Je suis heureuse de vous faire part de certains changements que nous apporterons à notre façon de faire, lesquels visent à rendre plus accessibles et plus opportuns les travaux que la Banque effectue dans ce domaine. Premièrement, à l’automne, nous lancerons dans notre site Web un portail sur le système financier. Ce portail, dont la présentation attrayante visera un large public, proposera des analyses et des articles à jour sur les enjeux liés au système financier. Notre objectif : éviter que les Canadiens attendent la publication de la Revue sous sa forme actuelle pour bien comprendre l’évolution du système financier.

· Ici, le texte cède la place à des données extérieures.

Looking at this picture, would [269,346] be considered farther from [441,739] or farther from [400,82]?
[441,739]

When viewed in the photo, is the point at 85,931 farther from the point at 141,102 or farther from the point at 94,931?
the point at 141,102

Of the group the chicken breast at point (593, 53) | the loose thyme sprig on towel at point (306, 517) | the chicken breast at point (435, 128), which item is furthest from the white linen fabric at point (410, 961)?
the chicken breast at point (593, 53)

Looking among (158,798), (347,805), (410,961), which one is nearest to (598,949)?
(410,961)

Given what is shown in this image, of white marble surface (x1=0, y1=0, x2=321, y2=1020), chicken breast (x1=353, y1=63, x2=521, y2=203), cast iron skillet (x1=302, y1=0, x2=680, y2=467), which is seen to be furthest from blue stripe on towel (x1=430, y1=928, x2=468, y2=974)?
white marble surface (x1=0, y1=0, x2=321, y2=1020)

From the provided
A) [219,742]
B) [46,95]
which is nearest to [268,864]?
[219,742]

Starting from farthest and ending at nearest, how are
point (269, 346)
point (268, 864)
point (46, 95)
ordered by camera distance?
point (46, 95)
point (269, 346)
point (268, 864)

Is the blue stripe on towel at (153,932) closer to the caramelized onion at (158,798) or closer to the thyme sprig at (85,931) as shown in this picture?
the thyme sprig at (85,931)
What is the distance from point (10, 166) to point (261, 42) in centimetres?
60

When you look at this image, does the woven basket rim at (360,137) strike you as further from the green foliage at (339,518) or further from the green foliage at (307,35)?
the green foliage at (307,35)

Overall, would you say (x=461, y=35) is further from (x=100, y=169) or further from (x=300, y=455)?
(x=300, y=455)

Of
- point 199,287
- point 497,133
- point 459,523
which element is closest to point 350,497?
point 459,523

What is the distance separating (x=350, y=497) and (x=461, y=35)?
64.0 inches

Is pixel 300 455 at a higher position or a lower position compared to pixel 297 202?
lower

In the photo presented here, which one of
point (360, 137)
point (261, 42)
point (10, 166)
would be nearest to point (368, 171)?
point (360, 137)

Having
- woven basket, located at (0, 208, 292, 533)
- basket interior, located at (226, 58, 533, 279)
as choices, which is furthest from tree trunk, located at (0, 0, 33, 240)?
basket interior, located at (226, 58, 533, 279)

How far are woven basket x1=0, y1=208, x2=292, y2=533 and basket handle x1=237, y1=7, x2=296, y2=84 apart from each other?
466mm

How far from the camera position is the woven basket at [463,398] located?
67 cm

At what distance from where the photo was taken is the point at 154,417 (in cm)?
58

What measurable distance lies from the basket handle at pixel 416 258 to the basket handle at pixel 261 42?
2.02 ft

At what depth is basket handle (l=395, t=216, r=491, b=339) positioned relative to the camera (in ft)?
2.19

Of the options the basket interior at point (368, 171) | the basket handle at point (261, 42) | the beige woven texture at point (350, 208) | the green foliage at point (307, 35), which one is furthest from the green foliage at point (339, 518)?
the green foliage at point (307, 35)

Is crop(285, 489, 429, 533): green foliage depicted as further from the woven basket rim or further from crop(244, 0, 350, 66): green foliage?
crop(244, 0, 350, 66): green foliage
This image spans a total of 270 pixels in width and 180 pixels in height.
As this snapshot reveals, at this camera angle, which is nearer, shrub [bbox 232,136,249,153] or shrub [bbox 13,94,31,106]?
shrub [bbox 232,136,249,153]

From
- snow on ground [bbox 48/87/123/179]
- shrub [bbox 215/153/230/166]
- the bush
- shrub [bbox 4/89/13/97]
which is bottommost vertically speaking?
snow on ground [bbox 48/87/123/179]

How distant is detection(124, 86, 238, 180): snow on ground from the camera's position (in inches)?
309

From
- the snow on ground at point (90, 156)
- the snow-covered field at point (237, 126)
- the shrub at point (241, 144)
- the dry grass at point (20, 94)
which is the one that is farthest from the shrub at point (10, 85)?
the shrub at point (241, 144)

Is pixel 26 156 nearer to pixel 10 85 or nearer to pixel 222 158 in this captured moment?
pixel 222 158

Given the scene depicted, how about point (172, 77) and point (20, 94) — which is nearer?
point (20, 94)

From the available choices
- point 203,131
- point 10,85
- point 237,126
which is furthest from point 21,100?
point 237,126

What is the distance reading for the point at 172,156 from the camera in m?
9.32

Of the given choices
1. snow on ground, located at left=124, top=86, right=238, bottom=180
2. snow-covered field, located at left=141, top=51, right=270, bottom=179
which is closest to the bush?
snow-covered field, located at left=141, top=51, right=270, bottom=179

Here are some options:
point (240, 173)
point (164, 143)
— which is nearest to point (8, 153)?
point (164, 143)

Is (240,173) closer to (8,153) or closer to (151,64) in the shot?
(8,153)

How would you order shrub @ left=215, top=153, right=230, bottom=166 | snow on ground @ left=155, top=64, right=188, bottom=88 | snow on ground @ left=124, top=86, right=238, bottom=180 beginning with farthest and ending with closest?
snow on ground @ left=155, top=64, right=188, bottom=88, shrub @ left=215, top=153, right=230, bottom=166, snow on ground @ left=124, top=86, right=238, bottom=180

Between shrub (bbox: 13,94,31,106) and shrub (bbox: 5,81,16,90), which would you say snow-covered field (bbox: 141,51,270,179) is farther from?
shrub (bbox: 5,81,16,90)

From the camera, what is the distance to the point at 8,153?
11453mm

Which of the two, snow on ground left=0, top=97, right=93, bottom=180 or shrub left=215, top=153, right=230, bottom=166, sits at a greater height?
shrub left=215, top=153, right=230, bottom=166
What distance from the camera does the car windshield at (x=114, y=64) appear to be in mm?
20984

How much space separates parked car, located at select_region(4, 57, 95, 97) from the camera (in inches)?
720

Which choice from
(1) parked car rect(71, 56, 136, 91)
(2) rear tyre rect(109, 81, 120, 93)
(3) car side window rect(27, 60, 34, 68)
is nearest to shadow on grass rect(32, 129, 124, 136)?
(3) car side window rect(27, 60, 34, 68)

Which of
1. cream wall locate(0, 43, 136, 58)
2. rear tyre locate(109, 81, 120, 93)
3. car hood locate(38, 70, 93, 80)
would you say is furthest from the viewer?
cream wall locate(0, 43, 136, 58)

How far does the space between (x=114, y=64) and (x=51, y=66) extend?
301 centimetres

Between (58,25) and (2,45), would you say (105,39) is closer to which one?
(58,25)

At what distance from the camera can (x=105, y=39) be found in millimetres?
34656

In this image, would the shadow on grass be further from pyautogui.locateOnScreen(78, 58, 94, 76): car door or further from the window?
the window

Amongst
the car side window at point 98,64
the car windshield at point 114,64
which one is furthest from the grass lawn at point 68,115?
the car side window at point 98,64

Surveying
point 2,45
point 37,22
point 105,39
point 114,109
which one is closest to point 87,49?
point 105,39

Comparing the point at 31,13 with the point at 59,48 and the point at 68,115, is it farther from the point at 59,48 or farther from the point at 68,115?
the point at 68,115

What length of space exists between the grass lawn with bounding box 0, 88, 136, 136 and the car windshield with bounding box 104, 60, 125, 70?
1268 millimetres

Deuxièmement, nous ne publierons la Revue plus qu’une fois par an, en juin. Cette décision tient compte du fait que les principales vulnérabilités qui pèsent sur le système financier canadien évoluent en général très lentement. Comme l’a indiqué le gouverneur, les trois grandes vulnérabilités, de même que le niveau de risque global, sont les mêmes que lors de la dernière livraison.

Troisièmement, chaque automne, un membre du Conseil de direction de la Banque prononcera un discours qui fera le point sur l’évolution des principales vulnérabilités du système financier et des principaux risques qui pèsent sur ce dernier. Ce discours tirera sa matière des analyses publiées sur la vitrine. Le concept s’apparente à celui des discours périodiques sur l’état de la situation économique que nous avons mis en place.

Nous profiterons aussi de nos livraisons trimestrielles du Rapport sur la politique monétaire pour analyser les enjeux pertinents liés au système financier qui influent sur les perspectives de croissance économique et d’inflation. En gros, nous modernisons nos communications relatives au système financier, ce qui nous permettra de faire preuve de plus de souplesse et de mieux faire connaître ces enjeux, comme ils le méritent.

Sur ce, le gouverneur Poloz et moi serons heureux de répondre à vos questions.